Written exercise 1:
Answer these questions using the passage on George Richardson:
(a) In 1960, which bar did Richardson manage?
(b) In 1962, what post did Addonizio give Richardson?
(c) During the Barringer protests, what coalition did Richardson help form?

In 1960, George Richardson was a bartender and manager of Knobby’s bar in the Central Ward, and organizer of Knobby’s softball team. The group could not get a decent ball field  and they only got promises from city hall.  That’s when Richardson decided they had to become political, and so he put together a slate of district leaders, won several seats, and joined forces with Honey Ward, a local leader in Newark’s Central Ward..

Richardson and Ward demanded that Dennis Carey, Essex County Democratic Chairman put more blacks on the ticket for county and state offices at a meeting. (The County Chairman had the power to endorse a candidate, which put the candidate at  or near  the top of the ballot; and access to Party funds). A scuffle broke out at the meeting and Richardson took the microphone from Carey. The next day, Carey met with Ward and Richardson, and said he would support Ward for Central Ward Chairman and Richardson for a state Assembly seat in the 1961 election.

Ward won in 1960, and Richardson won in 1961. In 1962, Addonizio became mayor and appointed Richardson as Insurance Commissioner for the city of Newark.

However, in 1963 Richardson supported the Congress of Racial Equality (CORE) in petitioning Mayor Addonizio for a civilian police review board, because of the rampant cases of police abuse in Newark. Addonizio fired Richardson, and he lost his position on the line for re-election in 1963. Richardson then organized an insurgent political organization called the New Frontier Democrats, which ran people for several county and state seats.  This split the Democratic Party, caused Richardson to lose friends (like Honey Ward); and the Republicans got control of the NJ State Assembly.

George Richardson (left) chats with Essex County Democratic Assemblymen and Mayor Ken Gibson outside the assembly chambers in 1972. (Newark Public Library)

Richardson was  instrumental in coordinating protests against hiring discrimination at the construction site of Barringer High School in 1963. During the Barringer protests, Richardson helped to form a coalition of civil rights, religious, and labor organizations known as the Newark Coordinating Council to demand racial equality in hiring in the building and construction trades. The Building and Industrial Coordinating Committee (BICC) was also an outgrowth of the Barringer struggle. These protests marked the emergence of large-scale, sustained civil rights activity in the city.

Written exercise 2:
Pull out every line of the rows below that contains the string "large".

Source material:
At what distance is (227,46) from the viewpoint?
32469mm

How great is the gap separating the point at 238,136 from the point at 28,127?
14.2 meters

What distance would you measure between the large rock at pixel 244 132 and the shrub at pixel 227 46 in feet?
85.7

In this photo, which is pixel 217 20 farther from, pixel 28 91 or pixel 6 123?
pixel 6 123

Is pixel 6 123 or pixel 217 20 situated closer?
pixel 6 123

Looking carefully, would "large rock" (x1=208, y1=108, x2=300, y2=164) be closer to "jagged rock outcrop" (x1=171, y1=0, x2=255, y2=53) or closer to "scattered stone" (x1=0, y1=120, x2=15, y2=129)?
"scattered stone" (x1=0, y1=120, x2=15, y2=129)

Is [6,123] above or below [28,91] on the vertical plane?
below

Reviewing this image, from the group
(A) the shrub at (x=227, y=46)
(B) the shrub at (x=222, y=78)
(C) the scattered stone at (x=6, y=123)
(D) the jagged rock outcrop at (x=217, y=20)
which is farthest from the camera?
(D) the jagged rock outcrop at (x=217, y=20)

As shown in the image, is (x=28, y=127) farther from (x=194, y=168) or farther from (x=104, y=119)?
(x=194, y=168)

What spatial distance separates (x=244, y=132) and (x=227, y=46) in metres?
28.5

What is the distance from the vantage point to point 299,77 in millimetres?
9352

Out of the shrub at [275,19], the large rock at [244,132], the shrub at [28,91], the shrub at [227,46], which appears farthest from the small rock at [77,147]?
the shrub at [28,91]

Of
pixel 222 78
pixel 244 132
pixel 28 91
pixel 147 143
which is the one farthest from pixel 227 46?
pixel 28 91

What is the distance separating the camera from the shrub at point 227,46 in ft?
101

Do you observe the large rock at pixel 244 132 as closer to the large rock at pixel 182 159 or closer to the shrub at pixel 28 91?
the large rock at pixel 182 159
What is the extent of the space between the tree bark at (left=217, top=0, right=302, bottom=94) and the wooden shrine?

Exercise solution 1:
(a) Knobby's bar in the Central Ward
(b) Insurance Commissioner for the city of Newark
(c) The Newark Coordinating Council

Exercise solution 2:
What distance would you measure between the large rock at pixel 244 132 and the shrub at pixel 227 46 in feet?
Looking carefully, would "large rock" (x1=208, y1=108, x2=300, y2=164) be closer to "jagged rock outcrop" (x1=171, y1=0, x2=255, y2=53) or closer to "scattered stone" (x1=0, y1=120, x2=15, y2=129)?
Out of the shrub at [275,19], the large rock at [244,132], the shrub at [28,91], the shrub at [227,46], which appears farthest from the small rock at [77,147]?
Do you observe the large rock at pixel 244 132 as closer to the large rock at pixel 182 159 or closer to the shrub at pixel 28 91?
the large rock at pixel 182 159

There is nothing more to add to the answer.